[TEXT]
How did you bore? drill or machined on a lathe? If you drilled was it all in one go? 

Thanks Norm


----------



## Morelite (Feb 7, 2010)

Norm said:


> How did you bore? drill or machined on a lathe? If you drilled was it all in one go?
> 
> Thanks Norm


 
I used a boring bar on the lathe, I did one end then flipped it and did the other end. I would have used a drill bit in the tailstock chuck if I would have had the right size.


----------



## FliGuyRyan (Feb 7, 2010)

Again,

How much?

What's the UI like?

Will a CR123 be coming for the Cube?

What is a 17500 cell like?

Thanks,
-RC

P.S. Sweet light... I'm surprised no one thought of this design sooner. Go figure.


----------



## TooManyGizmos (Feb 7, 2010)

The cube looks very nice .....

But it's just too darn heavy for carry purposes.

I'm asking for lighter aluminum , please.
.


----------



## Morelite (Feb 7, 2010)

FliGuyRyan said:


> Again,
> 
> How much?
> 
> ...


 
$75
Reverse clicky, two light levels, slight press and the light changes levels.
A 17500 cell works the same as a 14500 but with about 50% more runtime.


----------



## desertrat21 (Feb 7, 2010)

TooManyGizmos said:


> The cube looks very nice .....
> 
> But it's just too darn heavy for carry purposes.


 
It definitely has some heft to it that makes EDC a challenge, but as a nightstand light it shines!


----------



## Morelite (Feb 7, 2010)

FliGuyRyan said:


> Again,
> 
> 
> Will a CR123 be coming for the Cube?
> ...


 
I don't know if they will make a CR123 version or not, but I know this version does'nt work well with a 3 volt input. The driver thinks the 3v input is from a dead Li-ion and is very dim and the two levels are about the same intensity.


----------



## desertrat21 (Feb 8, 2010)

Morelite said:


> Thats the hole diameter but if you look deeper in the bore is much larger inside.


 
That's crazy... I looked down the bore with what I thought was an adequate quality of observation, but I didn't even catch that there was a lip there until you said something.


----------



## FliGuyRyan (Feb 8, 2010)

Morelite,

Thank you for your informative answers...

Now, I just wish it would come in an 18650 then, with a few more light levels like a Quark 123 or something. Moonlight mode is addictive, then like 5, 20, 80, MAX would be amazing. What if you could turn the "head" (like a 1" front portion would turn 90 degrees so that it matched back up, but it would offer a UI like Fenix/Quark). That my friends would be amazing... 

I REALLY like the half-press though like the Fenix and Quarks. It's just a user-friendly UI. Man... what if they borrowed some of Lite Flux's recipes with the UI and mixed it with the reverse clicky. Ew-la-la... 

$75 is quite a lot for a nightstand light (although I do agree it would be fantastic at that job).

[MATERIAL SHOWN]
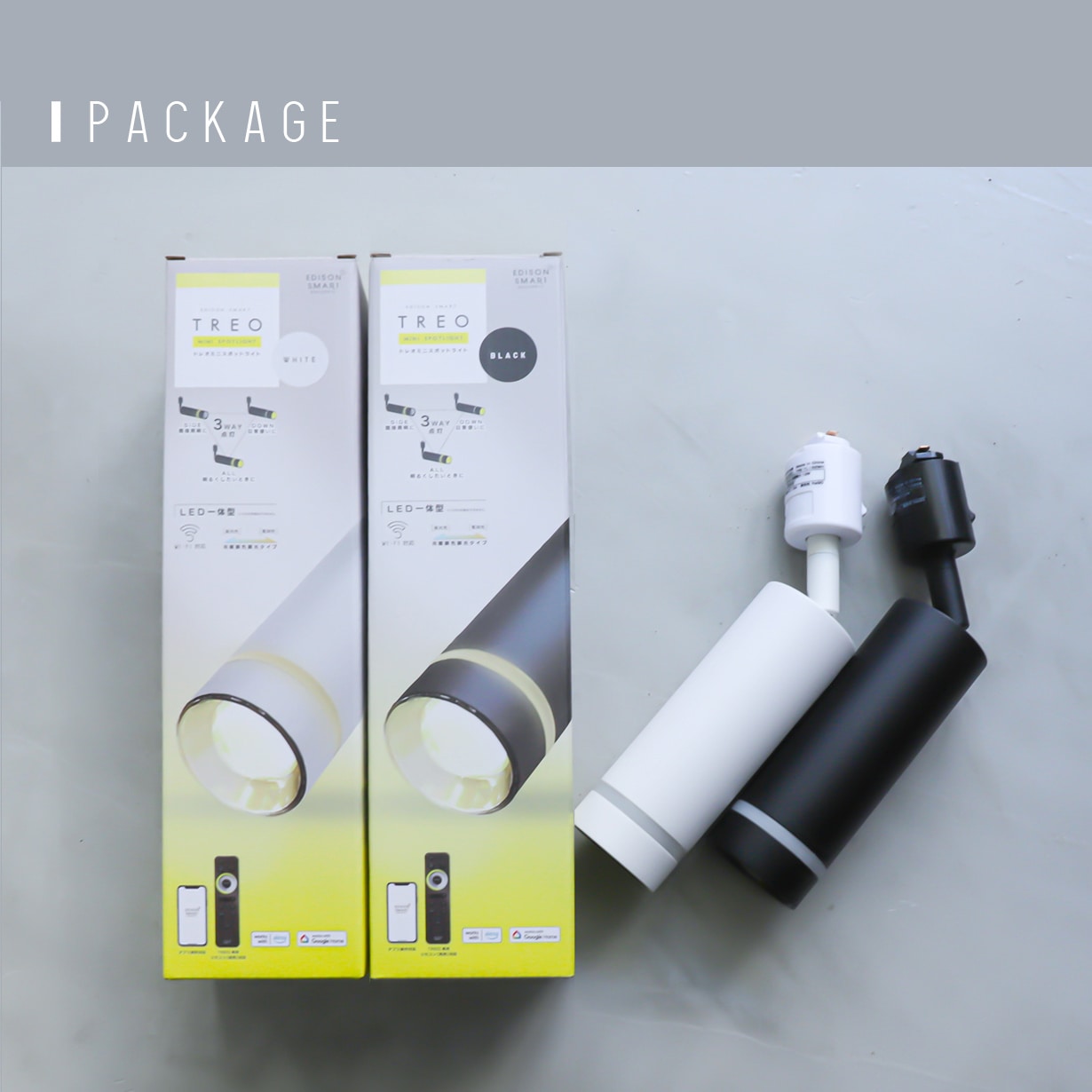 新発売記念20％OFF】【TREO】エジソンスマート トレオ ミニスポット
...
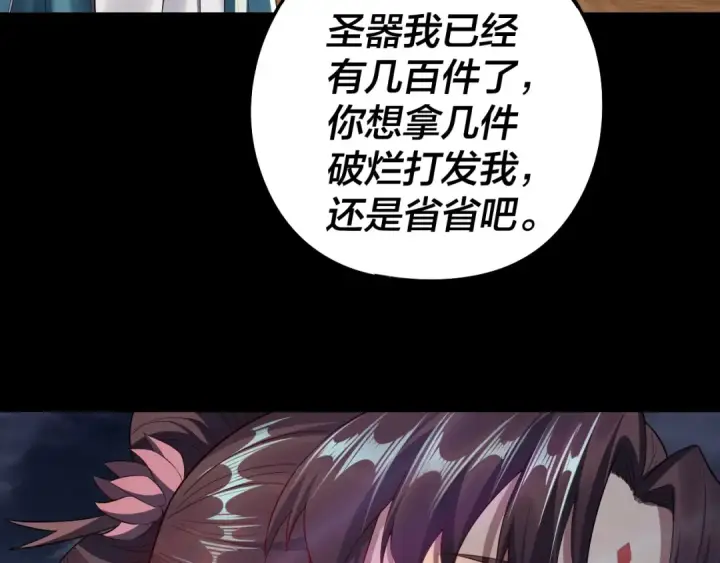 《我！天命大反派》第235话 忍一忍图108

[YOUR OBJECTIVE] Transcribe the part of the flashlight thread between "That's crazy... I" and "your informative answers...", inclusive.

[RESULT BELOW]
That's crazy... I looked down the bore with what I thought was an adequate quality of observation, but I didn't even catch that there was a lip there until you said something.


----------



## FliGuyRyan (Feb 8, 2010)

Morelite,

Thank you for your informative answers...